APPEAL from order of the General Term of the Supreme Court, in the second judicial department, affirming an order of Special Term which confirmed the report of commissioners appointed to assess damages in proceedings instituted by the common council of the city of Brooklyn under chapter 833, Laws of 1871, for the opening of North Thirteenth street in said city.

The appellants who were The Charles Pratt Manufacturing Company, Charles Pratt & Caroline Kloss, objected to the report on the ground that the act (chapter 334, Laws of 1873), by extending the bulk-head line rendered the opening as provided for by the act of 1871 impossible; that the two acts were inconsistent, and in consequence that the former act was repealed by the later. The appellants also objected to the confirmation of the report, on the ground that the compensation allowed was inadequate.

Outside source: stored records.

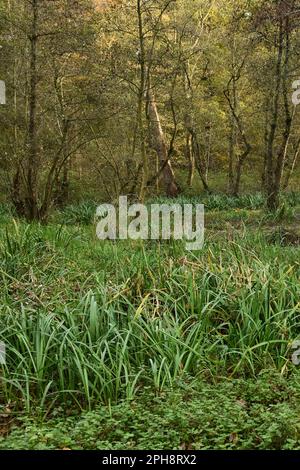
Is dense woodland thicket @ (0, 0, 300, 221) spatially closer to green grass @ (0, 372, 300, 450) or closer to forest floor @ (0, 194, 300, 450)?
forest floor @ (0, 194, 300, 450)

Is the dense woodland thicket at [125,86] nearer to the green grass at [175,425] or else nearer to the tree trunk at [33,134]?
the tree trunk at [33,134]

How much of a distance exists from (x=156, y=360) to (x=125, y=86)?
36.2 feet

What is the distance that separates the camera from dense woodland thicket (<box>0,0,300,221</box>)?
1053 centimetres

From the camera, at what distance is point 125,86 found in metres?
13.7

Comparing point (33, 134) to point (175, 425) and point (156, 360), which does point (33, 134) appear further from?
point (175, 425)

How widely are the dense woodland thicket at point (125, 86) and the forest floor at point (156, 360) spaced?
4.75m

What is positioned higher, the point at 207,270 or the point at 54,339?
the point at 207,270

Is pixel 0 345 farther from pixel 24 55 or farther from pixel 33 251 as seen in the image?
pixel 24 55

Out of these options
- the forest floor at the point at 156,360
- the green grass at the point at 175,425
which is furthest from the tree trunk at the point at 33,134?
the green grass at the point at 175,425

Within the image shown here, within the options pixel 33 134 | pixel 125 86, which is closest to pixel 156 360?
pixel 33 134

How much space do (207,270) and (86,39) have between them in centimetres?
745

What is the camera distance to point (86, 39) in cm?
1080

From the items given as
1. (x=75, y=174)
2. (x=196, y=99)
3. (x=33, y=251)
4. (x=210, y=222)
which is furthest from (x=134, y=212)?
(x=75, y=174)

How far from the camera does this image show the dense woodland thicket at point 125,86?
10531 millimetres
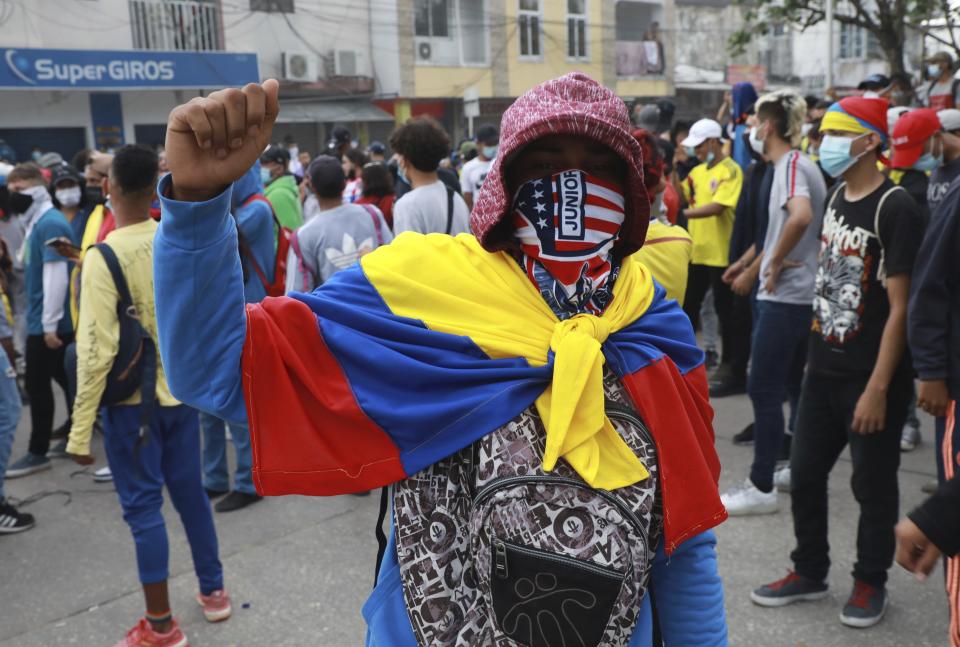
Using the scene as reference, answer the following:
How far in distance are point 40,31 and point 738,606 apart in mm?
19957

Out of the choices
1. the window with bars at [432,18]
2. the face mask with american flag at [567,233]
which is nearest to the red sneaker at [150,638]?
the face mask with american flag at [567,233]

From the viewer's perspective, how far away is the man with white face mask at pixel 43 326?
5.50 metres

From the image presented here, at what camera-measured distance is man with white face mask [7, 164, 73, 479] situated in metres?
5.50

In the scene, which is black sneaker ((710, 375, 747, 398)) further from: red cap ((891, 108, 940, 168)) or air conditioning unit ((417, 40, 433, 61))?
air conditioning unit ((417, 40, 433, 61))

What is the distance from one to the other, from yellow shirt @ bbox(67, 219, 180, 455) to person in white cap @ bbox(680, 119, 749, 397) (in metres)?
4.44

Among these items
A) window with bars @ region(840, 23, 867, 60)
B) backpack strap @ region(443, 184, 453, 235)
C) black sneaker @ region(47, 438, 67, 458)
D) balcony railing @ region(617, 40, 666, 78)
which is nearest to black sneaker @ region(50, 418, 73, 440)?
black sneaker @ region(47, 438, 67, 458)

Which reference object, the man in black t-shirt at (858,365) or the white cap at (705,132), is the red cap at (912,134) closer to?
the man in black t-shirt at (858,365)

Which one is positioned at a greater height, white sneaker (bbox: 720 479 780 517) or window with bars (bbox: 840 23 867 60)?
window with bars (bbox: 840 23 867 60)

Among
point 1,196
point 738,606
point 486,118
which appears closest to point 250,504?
point 738,606

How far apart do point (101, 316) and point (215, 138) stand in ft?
8.27

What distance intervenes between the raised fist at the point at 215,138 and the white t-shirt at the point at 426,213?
355cm

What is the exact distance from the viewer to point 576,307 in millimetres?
1689

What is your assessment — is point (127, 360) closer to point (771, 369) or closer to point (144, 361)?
point (144, 361)

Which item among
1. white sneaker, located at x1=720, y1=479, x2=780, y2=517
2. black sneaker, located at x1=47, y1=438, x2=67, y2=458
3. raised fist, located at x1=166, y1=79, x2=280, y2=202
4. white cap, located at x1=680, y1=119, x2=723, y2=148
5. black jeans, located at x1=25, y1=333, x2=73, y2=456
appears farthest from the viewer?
white cap, located at x1=680, y1=119, x2=723, y2=148
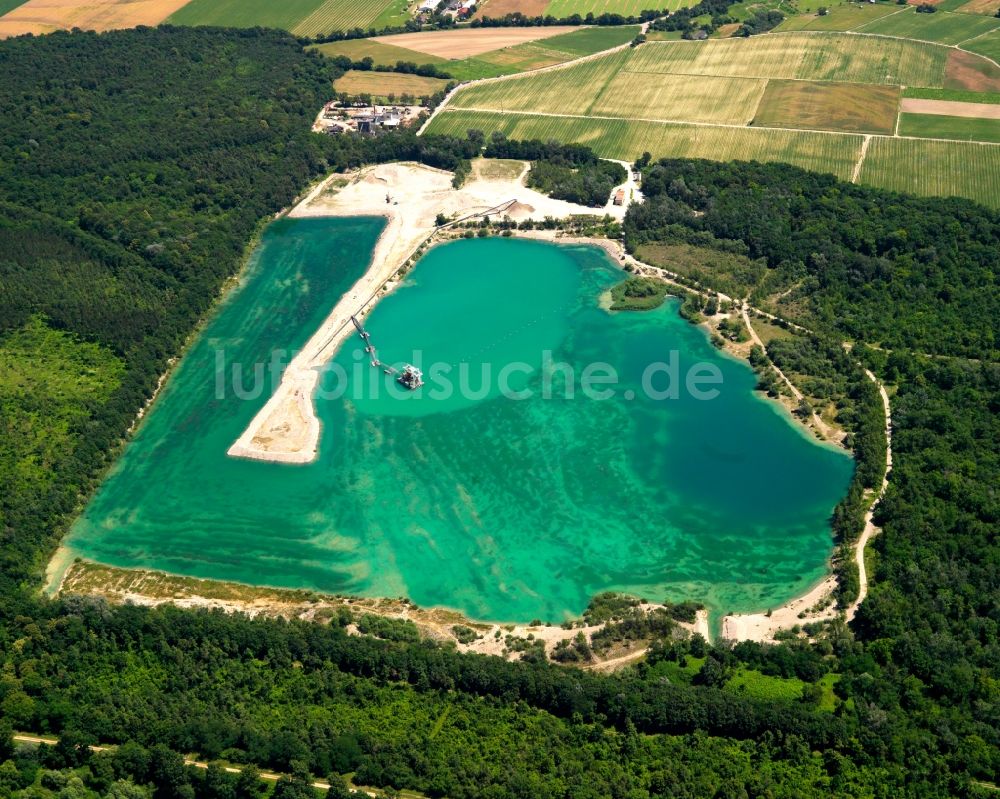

The commissioners found as to one piece of land claimed by Charles Pratt and as to the piece claimed by Caroline Kloss in substance, that their title was subject to a dedication to the public use, and allowed only nominal damages; as to another parcel they awarded to Pratt, or the Pratt Manufacturing Company $30,000.

The further facts appear sufficiently in the opinion.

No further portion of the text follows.